In her film The Edge of Seventeen writer/director Kelly Fremon Craig gives us a film with less a plot and more a series of life events that play out over the course of several weeks. In her performance as Nadine, Hailee Steinfeld (you may recognize her as the girl who at age 14 was nominated for an Academy Award for her turn as Mattie Ross in the Coen Brother’s True Grit remake) gives us less a protagonist and more a point of view through which we experience these events. The Edge of Seventeen is a slice of life film, one that doesn’t worry so much about classic plot construction and conflict, and more about showing us a character, a tumultuous time in that character’s life, and the way they develop in response.
Our main character Nadine is a smart, but very self conscious and awkward girl who tends to view everything in her life in the negative and believes she only has one friend in the whole world. This one friend is Krista, played by Haley Lu Richardson. Krista has been Nadine’s best friend since second grade, so she is close not only to Nadine, but to her entire family, which since the death of her father (Eric Keenleyslide) consists of her near perfect brother Darian (Blake Jenner) and her wreck of a mother (Kyra Sedgewick). Rounding out the cast are her teacher and confidant Mr. Bruner (Woody Harrelson) and the guy who sits next to Nadine in class who has a crush on her, Erwin (Hayden Szeto). The cast is wonderful, truly understanding these characters and really bringing them to life in realistic fashion. Most real enough to be familiar, but distinct enough that none seem like a stereotype, and are characters worth investing in. I say most because Haley Lu Richardson as Krista is the one performance that stands out as bland, fake, and amateurish marring what otherwise is a spectacular ensemble performance.
The actors would have had a harder time giving us such fantastic performances, though, if they weren’t given an equally fantastic screenplay to work with. Everything is absolutely pertinent to anyone who has attended high school or had a family, yet it still has sharp dialogue that never seems too much nor out of place, great pacing even though there really is no climactic event to be building toward, and very thorough and realistic development of character with not a single person being quite the same at the end as they were at the start, yet none changing purely to further a plot device, it’s all organic and natural yet still often surprising.

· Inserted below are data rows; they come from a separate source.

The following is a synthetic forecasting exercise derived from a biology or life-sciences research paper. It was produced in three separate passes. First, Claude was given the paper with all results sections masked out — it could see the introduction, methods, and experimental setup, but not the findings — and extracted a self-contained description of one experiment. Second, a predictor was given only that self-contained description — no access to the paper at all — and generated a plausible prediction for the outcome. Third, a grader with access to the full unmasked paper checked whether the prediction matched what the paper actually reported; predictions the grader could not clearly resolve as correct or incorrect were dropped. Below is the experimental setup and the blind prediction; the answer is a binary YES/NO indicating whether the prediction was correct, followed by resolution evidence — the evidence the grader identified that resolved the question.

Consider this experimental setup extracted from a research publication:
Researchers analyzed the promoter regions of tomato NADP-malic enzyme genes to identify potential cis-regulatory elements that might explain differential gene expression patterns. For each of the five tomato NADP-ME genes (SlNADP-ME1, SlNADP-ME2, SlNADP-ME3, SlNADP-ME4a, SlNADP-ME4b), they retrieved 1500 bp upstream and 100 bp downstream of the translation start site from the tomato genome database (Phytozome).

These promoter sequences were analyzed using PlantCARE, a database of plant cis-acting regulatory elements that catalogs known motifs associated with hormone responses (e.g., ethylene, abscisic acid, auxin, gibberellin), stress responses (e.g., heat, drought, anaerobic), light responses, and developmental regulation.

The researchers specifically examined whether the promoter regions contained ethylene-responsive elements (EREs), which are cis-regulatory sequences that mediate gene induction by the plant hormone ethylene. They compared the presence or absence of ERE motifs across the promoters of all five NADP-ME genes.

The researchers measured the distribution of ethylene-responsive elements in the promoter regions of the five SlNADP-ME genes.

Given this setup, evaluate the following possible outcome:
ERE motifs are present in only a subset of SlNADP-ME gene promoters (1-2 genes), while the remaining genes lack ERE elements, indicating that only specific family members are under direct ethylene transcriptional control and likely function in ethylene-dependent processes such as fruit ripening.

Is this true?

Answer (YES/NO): YES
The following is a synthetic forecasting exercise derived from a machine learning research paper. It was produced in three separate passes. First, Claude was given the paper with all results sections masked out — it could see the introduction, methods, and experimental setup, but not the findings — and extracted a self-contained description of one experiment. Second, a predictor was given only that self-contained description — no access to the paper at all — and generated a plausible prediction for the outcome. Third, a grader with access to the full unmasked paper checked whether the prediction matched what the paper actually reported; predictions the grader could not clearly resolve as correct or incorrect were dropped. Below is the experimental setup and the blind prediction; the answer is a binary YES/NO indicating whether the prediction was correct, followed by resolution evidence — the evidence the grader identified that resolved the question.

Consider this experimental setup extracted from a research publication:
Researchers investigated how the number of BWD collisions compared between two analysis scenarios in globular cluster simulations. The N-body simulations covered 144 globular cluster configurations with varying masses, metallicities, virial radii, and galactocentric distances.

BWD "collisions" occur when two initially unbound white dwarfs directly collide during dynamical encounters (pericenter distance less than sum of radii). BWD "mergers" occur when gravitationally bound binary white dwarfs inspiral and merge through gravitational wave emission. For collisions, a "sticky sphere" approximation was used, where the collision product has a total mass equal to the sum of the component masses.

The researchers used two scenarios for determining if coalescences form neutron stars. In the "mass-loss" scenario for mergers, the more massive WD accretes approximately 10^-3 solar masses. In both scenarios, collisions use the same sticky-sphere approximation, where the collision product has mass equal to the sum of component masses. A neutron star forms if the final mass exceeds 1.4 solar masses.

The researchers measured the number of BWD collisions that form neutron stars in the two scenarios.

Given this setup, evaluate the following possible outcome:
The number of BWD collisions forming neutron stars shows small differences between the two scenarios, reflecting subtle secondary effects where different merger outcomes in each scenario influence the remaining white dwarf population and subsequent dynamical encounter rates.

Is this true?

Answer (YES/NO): NO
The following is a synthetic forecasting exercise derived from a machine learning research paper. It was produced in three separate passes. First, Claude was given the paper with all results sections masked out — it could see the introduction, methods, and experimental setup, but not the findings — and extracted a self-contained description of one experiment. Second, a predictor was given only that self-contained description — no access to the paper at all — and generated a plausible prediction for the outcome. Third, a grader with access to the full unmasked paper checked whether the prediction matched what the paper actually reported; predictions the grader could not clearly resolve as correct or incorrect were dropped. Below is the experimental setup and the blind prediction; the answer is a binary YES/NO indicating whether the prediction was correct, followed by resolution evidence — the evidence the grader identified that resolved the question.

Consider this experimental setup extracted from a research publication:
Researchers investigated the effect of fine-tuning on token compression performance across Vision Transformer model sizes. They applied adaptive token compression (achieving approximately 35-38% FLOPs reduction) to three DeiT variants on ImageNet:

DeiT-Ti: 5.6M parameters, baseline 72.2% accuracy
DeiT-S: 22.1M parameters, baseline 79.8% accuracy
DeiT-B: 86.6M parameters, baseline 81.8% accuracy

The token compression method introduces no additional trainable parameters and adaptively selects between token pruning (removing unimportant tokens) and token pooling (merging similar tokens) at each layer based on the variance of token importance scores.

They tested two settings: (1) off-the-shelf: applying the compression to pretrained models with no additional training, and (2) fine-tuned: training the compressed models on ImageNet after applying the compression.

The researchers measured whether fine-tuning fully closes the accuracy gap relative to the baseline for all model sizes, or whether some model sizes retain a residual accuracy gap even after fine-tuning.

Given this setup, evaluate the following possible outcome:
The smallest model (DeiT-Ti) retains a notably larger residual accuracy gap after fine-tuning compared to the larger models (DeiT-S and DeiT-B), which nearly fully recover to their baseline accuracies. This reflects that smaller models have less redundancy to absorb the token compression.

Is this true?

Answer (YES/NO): NO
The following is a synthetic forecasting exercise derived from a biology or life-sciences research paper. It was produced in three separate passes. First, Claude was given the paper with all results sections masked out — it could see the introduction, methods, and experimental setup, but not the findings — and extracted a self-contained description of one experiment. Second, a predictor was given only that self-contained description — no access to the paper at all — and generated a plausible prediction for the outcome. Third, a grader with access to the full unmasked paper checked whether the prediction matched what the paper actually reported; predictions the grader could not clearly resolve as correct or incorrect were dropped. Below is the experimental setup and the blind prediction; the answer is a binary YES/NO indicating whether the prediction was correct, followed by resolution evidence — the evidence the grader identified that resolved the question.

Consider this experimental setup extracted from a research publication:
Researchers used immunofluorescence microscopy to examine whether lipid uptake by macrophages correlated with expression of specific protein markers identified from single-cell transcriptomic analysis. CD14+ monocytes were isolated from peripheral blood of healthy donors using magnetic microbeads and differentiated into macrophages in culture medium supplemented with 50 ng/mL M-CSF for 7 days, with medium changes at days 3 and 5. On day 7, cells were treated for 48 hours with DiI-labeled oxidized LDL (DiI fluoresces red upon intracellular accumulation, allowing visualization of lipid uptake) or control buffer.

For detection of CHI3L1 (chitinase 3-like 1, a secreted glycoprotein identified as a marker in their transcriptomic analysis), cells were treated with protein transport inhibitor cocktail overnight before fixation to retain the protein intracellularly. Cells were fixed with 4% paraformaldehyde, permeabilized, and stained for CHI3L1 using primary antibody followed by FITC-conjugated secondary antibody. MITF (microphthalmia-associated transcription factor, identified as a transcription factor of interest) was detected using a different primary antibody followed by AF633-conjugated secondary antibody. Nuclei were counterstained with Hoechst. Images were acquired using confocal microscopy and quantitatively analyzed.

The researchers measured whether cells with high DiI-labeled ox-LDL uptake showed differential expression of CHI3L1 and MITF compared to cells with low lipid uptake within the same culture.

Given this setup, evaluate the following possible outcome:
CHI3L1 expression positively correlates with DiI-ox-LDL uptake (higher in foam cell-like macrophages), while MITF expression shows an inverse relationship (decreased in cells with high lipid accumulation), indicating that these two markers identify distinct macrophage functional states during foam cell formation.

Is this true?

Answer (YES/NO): NO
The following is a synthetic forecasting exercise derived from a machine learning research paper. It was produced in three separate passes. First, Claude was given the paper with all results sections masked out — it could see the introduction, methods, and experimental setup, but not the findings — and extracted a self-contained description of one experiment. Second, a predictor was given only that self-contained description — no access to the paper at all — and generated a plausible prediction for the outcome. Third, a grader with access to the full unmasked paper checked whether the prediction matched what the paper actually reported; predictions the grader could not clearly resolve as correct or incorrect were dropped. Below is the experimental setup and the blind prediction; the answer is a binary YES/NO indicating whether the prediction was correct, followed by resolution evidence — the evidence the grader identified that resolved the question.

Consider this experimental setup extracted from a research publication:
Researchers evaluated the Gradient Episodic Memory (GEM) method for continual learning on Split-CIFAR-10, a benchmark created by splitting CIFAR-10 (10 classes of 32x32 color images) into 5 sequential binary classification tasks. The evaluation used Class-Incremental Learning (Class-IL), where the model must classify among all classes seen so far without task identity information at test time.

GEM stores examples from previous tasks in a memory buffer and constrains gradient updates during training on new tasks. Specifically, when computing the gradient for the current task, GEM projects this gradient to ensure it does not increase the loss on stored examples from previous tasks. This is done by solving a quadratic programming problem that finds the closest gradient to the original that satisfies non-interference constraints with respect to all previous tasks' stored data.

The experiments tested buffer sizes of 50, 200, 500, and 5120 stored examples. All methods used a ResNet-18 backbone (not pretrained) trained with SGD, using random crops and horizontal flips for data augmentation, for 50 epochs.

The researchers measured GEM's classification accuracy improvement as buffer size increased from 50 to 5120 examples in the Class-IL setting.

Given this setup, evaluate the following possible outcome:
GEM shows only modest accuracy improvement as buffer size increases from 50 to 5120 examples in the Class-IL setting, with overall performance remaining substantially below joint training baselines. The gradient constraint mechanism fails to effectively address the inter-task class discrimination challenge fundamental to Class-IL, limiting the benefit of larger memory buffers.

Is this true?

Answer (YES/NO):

One of the very notable problems, if you can call it that, with The Edge of Seventeen is the very Hollywood problem of casting people far too suave and good looking to really be taken seriously as loner outcasts. Hailee as Nadine sort of pulls it off, as one of the primary themes of the movie is that we often make our own problems and push others away due to self absorption, but it still seemed to me that in any normal high school she would at least be in the popular clique if not the queen bee herself, and this problematic trope really stands out with Hayden Setzo as Erwin. When you have abs that would make most gymnasts jealous, a fashion model face, and millionaire parents, I don’t think you would be viewed as a geek who has to hide in your bedroom and draw cartoons to get through life. Sure, another of the big messages in the movie is that no one is a sterotype, the outcasts among us aren’t as lonely as they think and the popular kids still have problems, but there is not a single person in this entire high school who seems like they wouldn’t have scores of ardent admirers in any real high school in America.
The Edge of Seventeen probably won’t go down in history as a classic of the high school coming of age genre, but it really is an excellent example of one all the same. There is nothing here truly unique or original, but it is so magnificently well done, it really doesn’t have to be to still pull you in and get you heavily invested in its characters. It’s incredibly difficult to make a character that over the space of only a couple hours frustrates you to no end, yet whom you still just want to hug and help out in any way you can, and Hailee pulls off that very difficult stunt in her turn as Nadine. After True Grit, I’d wondered what had happened to her as I saw in her someone who had amazing potential. I’m very glad to see she’s back, and that potential is still there and very much being realized.
Rating: 7.2 out of 10
(I do realize Hailee Steinfeld was also in Pitch Perfect 2, but…. I haven’t seen it yet. I know, I know.)